Building Bridges

A generous gift to Penn Dental Medicine establishes the Center for Integrative Global Oral Health

Oral diseases—from cavities to cancer—are incredibly common worldwide, despite being largely preventable. A $5 million gift to Penn Dental Medicine from Garry Rayant, GD’77, and his wife, Kathy Fields, M.D., will allow the School to explore innovative approaches that build bridges from oral health to fields including epidemiology, behavioral health, advocacy, and public health policy.

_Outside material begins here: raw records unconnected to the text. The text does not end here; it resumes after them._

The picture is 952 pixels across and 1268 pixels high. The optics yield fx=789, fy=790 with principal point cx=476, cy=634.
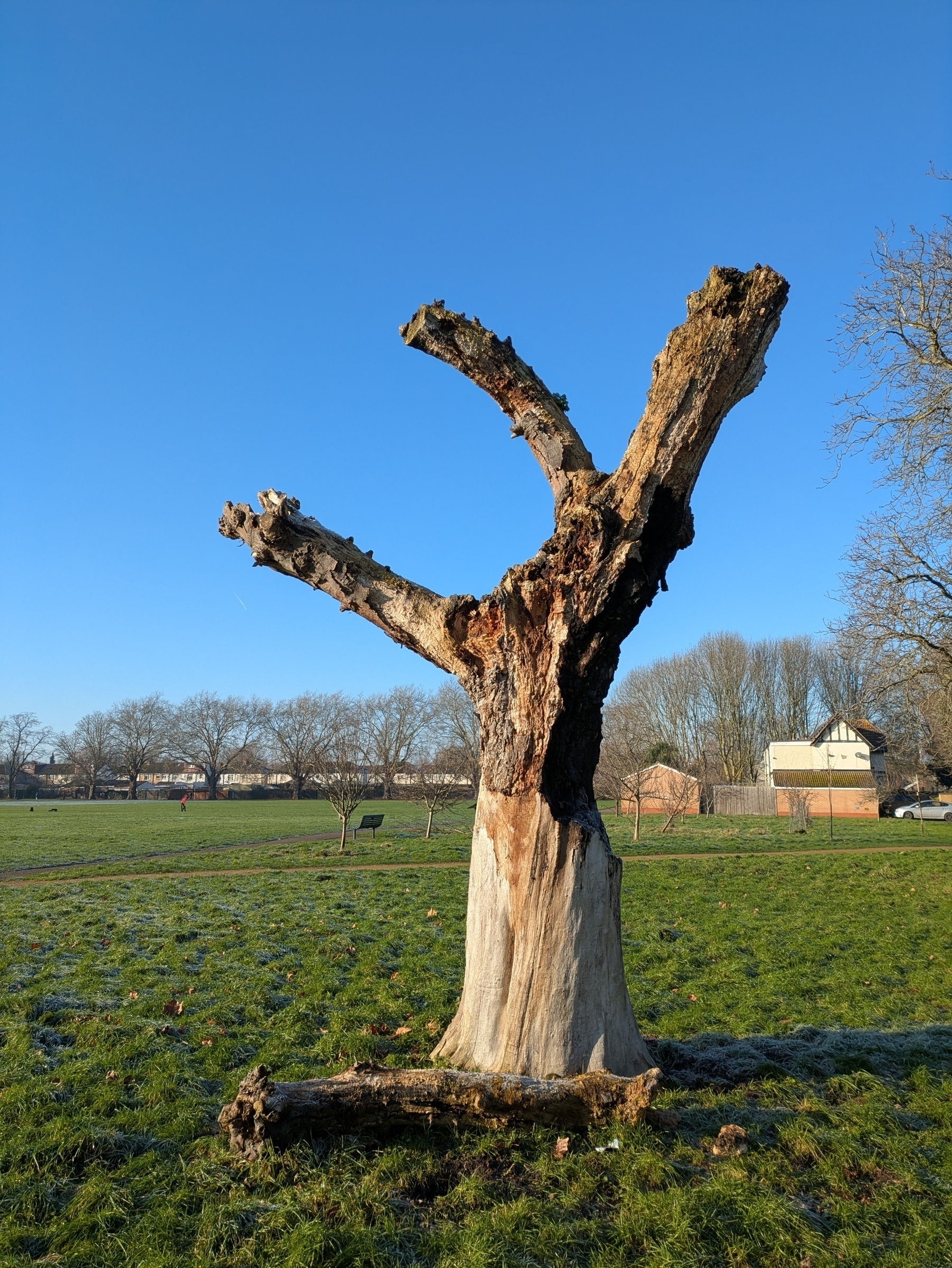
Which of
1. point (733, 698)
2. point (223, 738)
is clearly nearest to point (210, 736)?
point (223, 738)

Their commitment will create a new endowed professorship—the Fields-Rayant Professorship—that will help recruit a leader for this initiative, while providing foundational support to establish a new Center for Integrative Global Oral Health. It will be Penn Dental Medicine’s first center with a policy focus.

“Garry and Kathy’s generosity will have a far-reaching impact,” explained Mark Wolff, Penn Dental Medicine’s Morton Amsterdam Dean. “Dentists have always played an essential role in ensuring not just oral health, but overall health. The new center will challenge us to move beyond our traditional role of operating in isolation from other health care providers to develop a new, integrated approach that promises to make a difference far beyond our campus.”

Reaching out to diverse communities to address unmet oral health needs is part of the mission of Penn Dental Medicine. Here, a West Philadelphia grade-school student receives care on the PennSmiles bus, a mobile dental clinic for children. Photo credit: University Communications, Eric Sucar (Pre-pandemic photo)

For Rayant, the decision to fund this new center was the culmination of a journey that began 45 years ago. While completing his dental degree at the London Hospital Medical College Dental School, he developed an interest in periodontology, the study of the supporting structures of the teeth, and treatment of gum diseases. The leading programs were in the United States, and “Penn was the mecca in the field,” he recalled.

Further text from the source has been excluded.